**Excerpted passage**
***
I didn't think a whole lot about this new creosote.  Usually, after a summer of only intermittent firing--usually using small sticks that burn hot and quick--the hard, shiny stuff would sweep out of the chimney with the fall sweeping that began the continual firing season.

Fast forward to this last winter.  During the months when the Margin Gem is being fired daily, I sweep the chimney once per month as long as the roof is free of snow.  During December and early January, we were burning some mulberry wood which had been dead for at least six years, but was more wet than I would have liked.  When I went to sweep the chimney in early January, my chimney sweeping brush got stuck in the chimney.  The shiny, hard creosote had become quite thick on the inside of the chimney, and it was no longer just in the top three or four feet of the flue.  I had a really tough time getting my brush back out of the chimney, and I knew we had to do something.

My first thought was that we needed to have a professional chimney sweep come and clean the chimney.  I did some phone calling and discovered that where we live, professional chimney sweeps are few and far between, and they are really busy.  We would have had to wait a very long time before a professional chimney sweep would have been able to come to our house--in fact, I was basically told that we wouldn't be able to see a chimney sweep until after the heating season was over.

We couldn't wait that long.  During the winter months, the Margin Gem heats our home and our hot water, and it cooks nearly all of our food.  I was worried about the creosote situation and began doing some research. I learned that professional chimney sweeps use mechanized equipment to clean chimneys rather than just a steel brush on rods like I have.  I discovered that our nearest Menards carries such equipment and promptly plopped down around $150.00 for a set of chimney cleaning equipment that attaches to a drill.  (I didn't know that this kind of chimney cleaning equipment even existed, and I'll write a post about it sometime because it is worthy of a lengthy discussion by itself.)

I got my new purchase home and opened the package.  Having never known anything about this sort of chimney cleaning device before, the first thing I did was open the instruction booklet.  Among other disappointing information there (which I will discuss in a later post), the instruction booklet said that the chimney sweeping equipment was not for use on "GLAZE CREOSOTE."  There it was: a name for the stuff I had seen lining the chimney!
***
**Supplied entries**
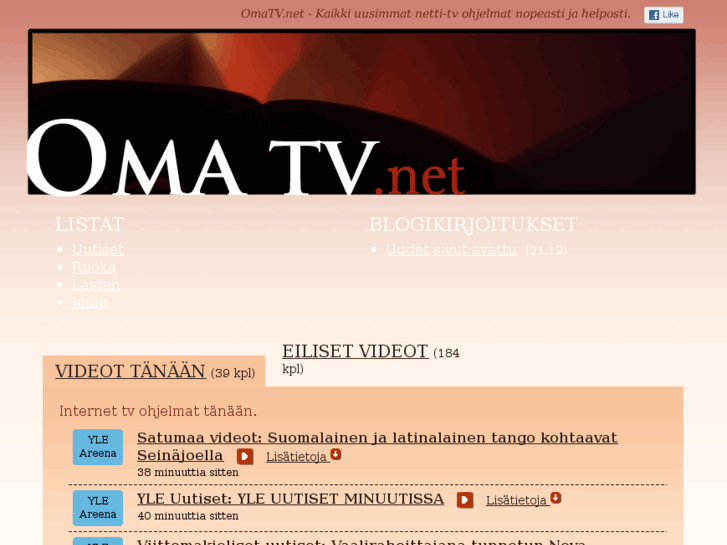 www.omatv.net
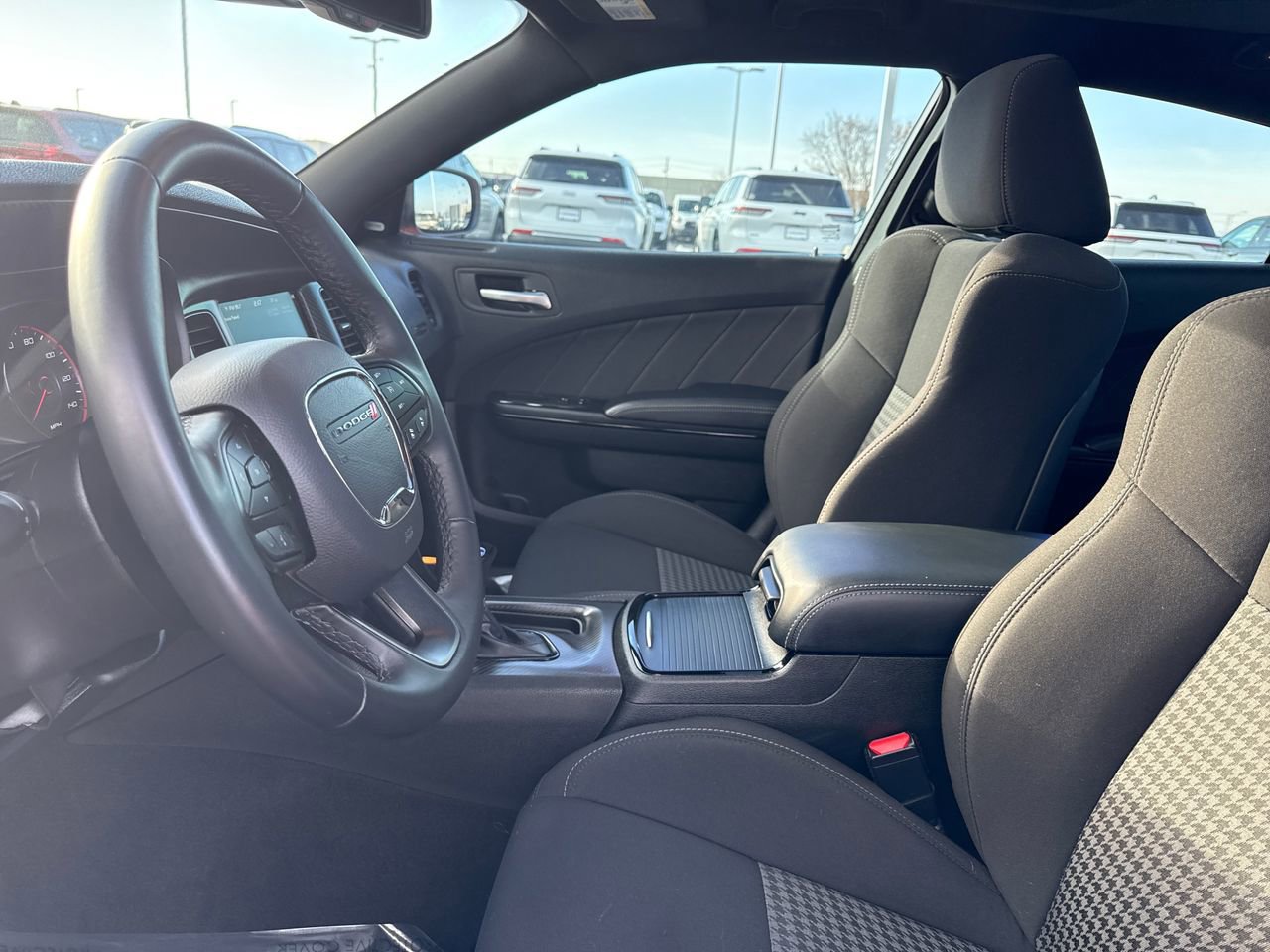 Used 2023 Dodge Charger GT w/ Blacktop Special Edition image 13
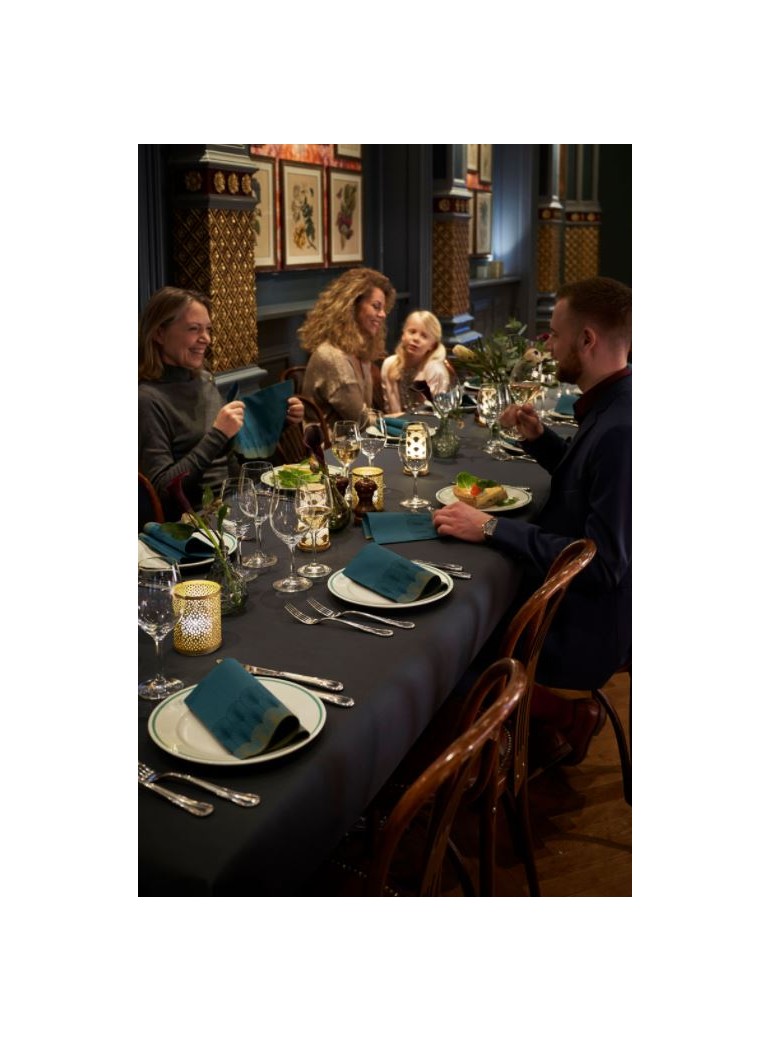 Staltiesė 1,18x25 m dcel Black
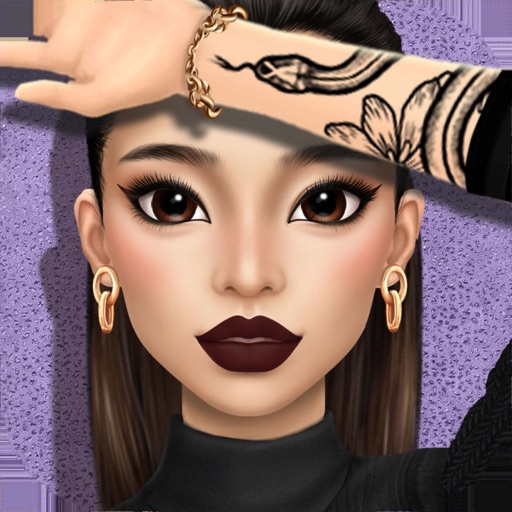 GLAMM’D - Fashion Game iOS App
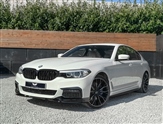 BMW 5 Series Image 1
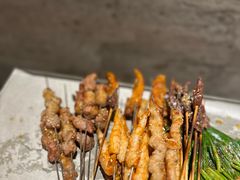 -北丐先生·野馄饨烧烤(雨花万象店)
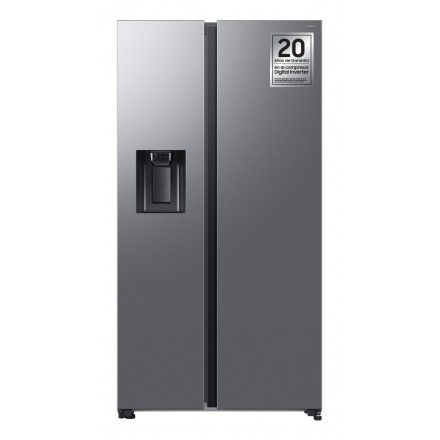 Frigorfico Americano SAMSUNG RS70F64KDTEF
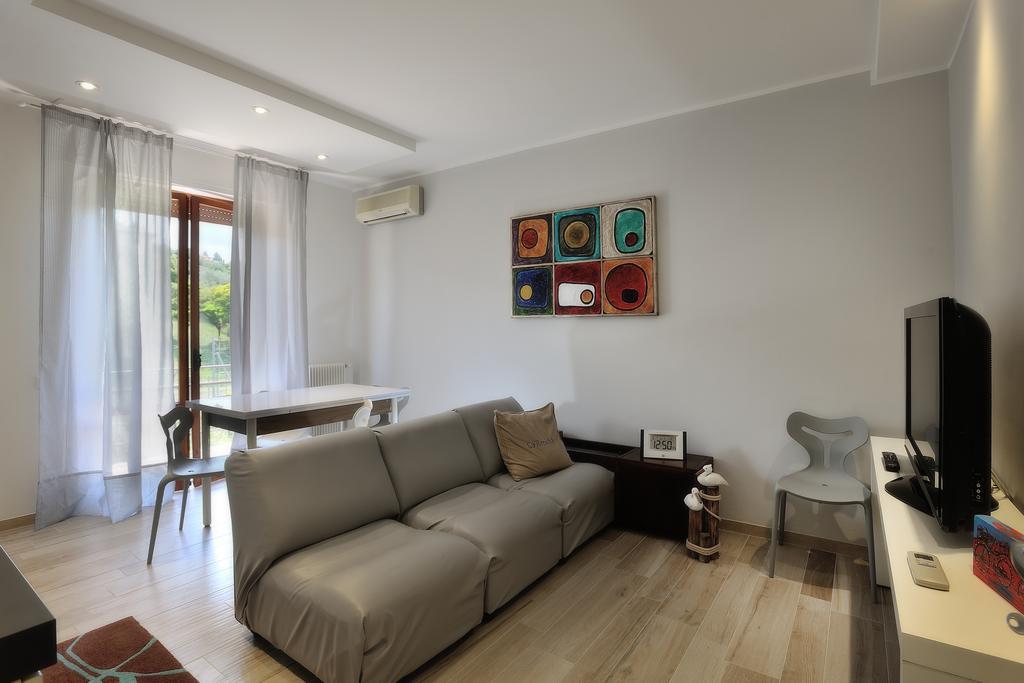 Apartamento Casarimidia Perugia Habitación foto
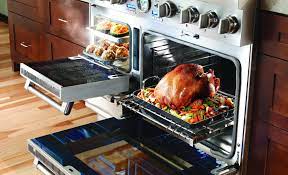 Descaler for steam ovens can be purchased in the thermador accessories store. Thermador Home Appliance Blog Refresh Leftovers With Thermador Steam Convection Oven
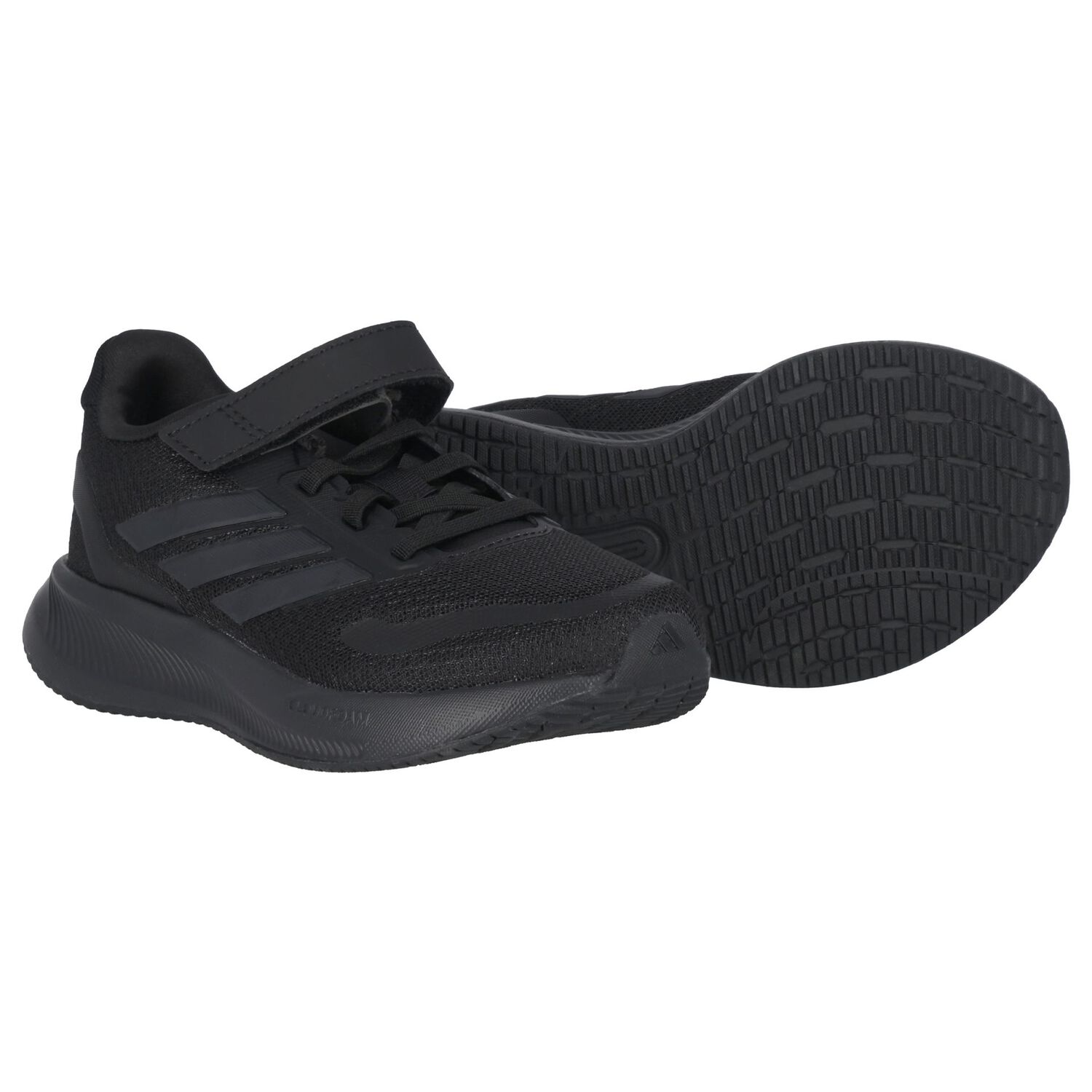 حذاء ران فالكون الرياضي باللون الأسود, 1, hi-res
***
**Requirement 1**
Can you transcribe the chimney creosote passage starting with "My first thought" and going on through "season was over."?
**Requirement 2**
Could you rewrite the paragraph of the chimney creosote passage that begins "My first thought was" more briefly, keeping its main facts?

**Your response 1**
My first thought was that we needed to have a professional chimney sweep come and clean the chimney.  I did some phone calling and discovered that where we live, professional chimney sweeps are few and far between, and they are really busy.  We would have had to wait a very long time before a professional chimney sweep would have been able to come to our house--in fact, I was basically told that we wouldn't be able to see a chimney sweep until after the heating season was over.

**Your response 2**
My first idea was to hire a professional chimney sweep. Phone calls showed that sweeps are scarce and very busy where we live, and I was told we likely couldn't get one until after the heating season ended.